-Hasta-
Bir hafta daha kavgalarla geçmişti. Kış iyice bastırdığından, yoğun kar yağışı tüm ülkeyi etkisi altında bırakmaya devam ediyordu. Fakat bahara da az kalmıştı.
“Nereye?” diye sordu Mia, kapıya yönelmiş olan Luhan’a bakarak.
Genç adam ona döndü ve cevapladı. “Şirkete gidiyorum, pratik yapmalıyım.”
“İyi.” Dedi Mia, daha fazla bir şey söylemeyip televizyona döndü. Luhan çıktıktan sonra dikkati saate kaymıştı. Saat sabahın 9uydu, Luhan bugün gecikmişti. Normalde Mia uyandığında evde olmazdı genç adam.
Mia onun, bunu kasıtlı yaptığını düşünüyordu. Kendisiyle karşılaşmamak için erkenden gittiğini hissediyordu.
‘Benden bu kadar mı nefret ediyor?’ diye düşündü oflayarak. ‘Tabii, ben olsam bende nefret ederim kendimden.’

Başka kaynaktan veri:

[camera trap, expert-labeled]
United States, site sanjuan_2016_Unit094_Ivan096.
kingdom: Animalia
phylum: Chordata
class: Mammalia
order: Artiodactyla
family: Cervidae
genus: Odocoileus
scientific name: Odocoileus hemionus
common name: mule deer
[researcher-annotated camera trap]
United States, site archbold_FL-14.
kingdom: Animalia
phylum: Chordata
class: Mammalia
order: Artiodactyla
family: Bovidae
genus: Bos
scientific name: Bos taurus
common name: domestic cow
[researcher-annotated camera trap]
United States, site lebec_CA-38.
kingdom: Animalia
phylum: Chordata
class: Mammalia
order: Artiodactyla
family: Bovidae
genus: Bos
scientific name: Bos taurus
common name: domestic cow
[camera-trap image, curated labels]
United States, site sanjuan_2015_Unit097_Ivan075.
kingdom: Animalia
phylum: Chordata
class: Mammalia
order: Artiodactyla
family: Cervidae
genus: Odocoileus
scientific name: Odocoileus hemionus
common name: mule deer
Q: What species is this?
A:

Mia sızlanarak koltuktan kalktı, ilk kez işe gitmek istemiyordu. Üstünde anlatamadığı bir halsizlik vardı ve bu durum canını sıkıyordu.
Ufak bir titremenin tesiri altındayken odasına çıktı ve üzerini değiştirdi.
İşe gitmek zorundaydı, bugün önemli bir toplantısı vardı. Mia somurttu. Eğer toplantıda da böyle titrerse, kesinlikle batırırdı.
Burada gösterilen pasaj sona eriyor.